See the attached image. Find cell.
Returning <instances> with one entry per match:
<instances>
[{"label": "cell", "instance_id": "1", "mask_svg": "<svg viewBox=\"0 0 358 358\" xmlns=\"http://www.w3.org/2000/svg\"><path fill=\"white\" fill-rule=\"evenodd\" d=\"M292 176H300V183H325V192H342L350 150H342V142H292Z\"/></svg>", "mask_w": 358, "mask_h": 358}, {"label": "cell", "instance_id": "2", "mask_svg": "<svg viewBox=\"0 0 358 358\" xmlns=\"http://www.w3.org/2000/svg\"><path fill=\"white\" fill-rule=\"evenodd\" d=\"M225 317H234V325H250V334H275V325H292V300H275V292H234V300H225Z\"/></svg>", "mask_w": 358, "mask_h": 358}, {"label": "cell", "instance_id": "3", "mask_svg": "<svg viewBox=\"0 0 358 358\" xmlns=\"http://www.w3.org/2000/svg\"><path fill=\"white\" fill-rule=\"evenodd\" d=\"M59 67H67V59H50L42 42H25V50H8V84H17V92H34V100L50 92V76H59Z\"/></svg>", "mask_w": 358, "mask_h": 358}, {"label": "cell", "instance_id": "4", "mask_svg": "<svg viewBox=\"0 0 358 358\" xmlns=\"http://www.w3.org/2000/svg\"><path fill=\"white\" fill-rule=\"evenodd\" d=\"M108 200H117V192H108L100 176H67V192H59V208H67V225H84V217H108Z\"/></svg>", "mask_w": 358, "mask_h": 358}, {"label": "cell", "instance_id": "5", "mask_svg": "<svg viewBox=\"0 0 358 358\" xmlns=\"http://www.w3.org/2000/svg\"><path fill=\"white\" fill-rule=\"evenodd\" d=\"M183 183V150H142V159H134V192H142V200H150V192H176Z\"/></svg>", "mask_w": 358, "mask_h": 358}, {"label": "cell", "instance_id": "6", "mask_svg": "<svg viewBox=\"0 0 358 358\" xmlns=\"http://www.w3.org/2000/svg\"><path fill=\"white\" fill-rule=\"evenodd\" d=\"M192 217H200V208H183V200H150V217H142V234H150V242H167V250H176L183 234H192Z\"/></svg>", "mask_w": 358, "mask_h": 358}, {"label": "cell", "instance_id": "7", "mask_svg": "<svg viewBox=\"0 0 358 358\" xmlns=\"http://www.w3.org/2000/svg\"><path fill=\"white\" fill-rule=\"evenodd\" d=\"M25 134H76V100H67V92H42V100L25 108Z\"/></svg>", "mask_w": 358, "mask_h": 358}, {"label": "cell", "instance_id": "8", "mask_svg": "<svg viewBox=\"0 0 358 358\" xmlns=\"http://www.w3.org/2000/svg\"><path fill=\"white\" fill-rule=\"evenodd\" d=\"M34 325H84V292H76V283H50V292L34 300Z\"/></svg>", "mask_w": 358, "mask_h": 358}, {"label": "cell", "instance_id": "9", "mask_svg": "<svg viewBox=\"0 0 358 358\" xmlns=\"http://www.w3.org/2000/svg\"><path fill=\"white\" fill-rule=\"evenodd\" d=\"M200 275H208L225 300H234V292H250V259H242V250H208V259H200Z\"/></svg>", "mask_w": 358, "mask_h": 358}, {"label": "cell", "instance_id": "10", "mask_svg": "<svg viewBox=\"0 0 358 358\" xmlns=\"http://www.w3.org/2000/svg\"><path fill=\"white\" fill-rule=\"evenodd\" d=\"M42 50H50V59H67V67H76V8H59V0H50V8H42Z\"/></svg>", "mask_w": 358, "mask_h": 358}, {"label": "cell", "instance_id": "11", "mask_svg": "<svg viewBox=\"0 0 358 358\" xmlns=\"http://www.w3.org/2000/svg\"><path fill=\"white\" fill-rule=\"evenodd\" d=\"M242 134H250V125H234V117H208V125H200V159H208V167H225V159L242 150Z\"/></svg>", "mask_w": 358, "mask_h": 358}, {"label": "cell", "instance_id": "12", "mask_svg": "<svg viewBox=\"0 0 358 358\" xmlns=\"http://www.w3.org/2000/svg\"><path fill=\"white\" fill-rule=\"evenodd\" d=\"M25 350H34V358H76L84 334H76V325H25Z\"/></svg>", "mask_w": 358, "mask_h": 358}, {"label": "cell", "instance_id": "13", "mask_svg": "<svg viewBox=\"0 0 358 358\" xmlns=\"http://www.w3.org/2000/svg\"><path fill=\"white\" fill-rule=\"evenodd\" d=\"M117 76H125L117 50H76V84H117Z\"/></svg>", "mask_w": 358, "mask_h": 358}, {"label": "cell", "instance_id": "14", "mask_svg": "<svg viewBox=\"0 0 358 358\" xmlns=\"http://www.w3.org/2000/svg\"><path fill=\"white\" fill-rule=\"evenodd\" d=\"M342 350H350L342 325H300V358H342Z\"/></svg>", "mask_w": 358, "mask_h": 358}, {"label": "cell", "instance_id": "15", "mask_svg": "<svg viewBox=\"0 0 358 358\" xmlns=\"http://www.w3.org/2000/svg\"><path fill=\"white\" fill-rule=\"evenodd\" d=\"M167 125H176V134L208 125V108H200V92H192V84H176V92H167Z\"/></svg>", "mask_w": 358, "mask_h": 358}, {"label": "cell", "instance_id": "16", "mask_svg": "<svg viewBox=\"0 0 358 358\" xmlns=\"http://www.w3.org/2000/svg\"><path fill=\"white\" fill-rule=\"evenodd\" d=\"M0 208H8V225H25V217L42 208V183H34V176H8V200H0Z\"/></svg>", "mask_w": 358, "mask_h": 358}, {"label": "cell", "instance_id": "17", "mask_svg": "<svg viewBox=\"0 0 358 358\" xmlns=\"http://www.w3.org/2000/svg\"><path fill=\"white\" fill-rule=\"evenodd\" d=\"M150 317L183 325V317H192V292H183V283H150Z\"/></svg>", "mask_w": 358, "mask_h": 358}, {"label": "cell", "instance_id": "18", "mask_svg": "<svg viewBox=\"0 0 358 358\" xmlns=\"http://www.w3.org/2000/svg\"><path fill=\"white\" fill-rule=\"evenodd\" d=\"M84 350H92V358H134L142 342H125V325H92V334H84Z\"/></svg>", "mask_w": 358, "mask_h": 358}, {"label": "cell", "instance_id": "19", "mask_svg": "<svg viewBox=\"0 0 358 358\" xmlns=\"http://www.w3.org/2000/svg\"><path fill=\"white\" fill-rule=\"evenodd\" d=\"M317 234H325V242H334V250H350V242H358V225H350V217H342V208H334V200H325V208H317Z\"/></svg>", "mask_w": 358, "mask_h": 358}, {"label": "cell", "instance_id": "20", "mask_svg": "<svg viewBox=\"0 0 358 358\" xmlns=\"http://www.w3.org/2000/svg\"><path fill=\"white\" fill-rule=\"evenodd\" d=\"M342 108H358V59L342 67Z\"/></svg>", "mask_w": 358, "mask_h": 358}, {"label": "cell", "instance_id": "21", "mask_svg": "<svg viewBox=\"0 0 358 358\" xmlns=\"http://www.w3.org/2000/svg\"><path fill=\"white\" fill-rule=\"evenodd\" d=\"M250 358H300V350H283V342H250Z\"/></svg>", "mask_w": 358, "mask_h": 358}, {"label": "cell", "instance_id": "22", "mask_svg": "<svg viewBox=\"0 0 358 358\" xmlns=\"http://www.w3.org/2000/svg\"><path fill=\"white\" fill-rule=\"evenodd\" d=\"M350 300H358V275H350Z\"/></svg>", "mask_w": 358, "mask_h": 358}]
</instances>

● Required task:
Copy out each line above that contains the string "instances" and keep every such line whole.

● Correct answer:
Returning <instances> with one entry per match:
<instances>
</instances>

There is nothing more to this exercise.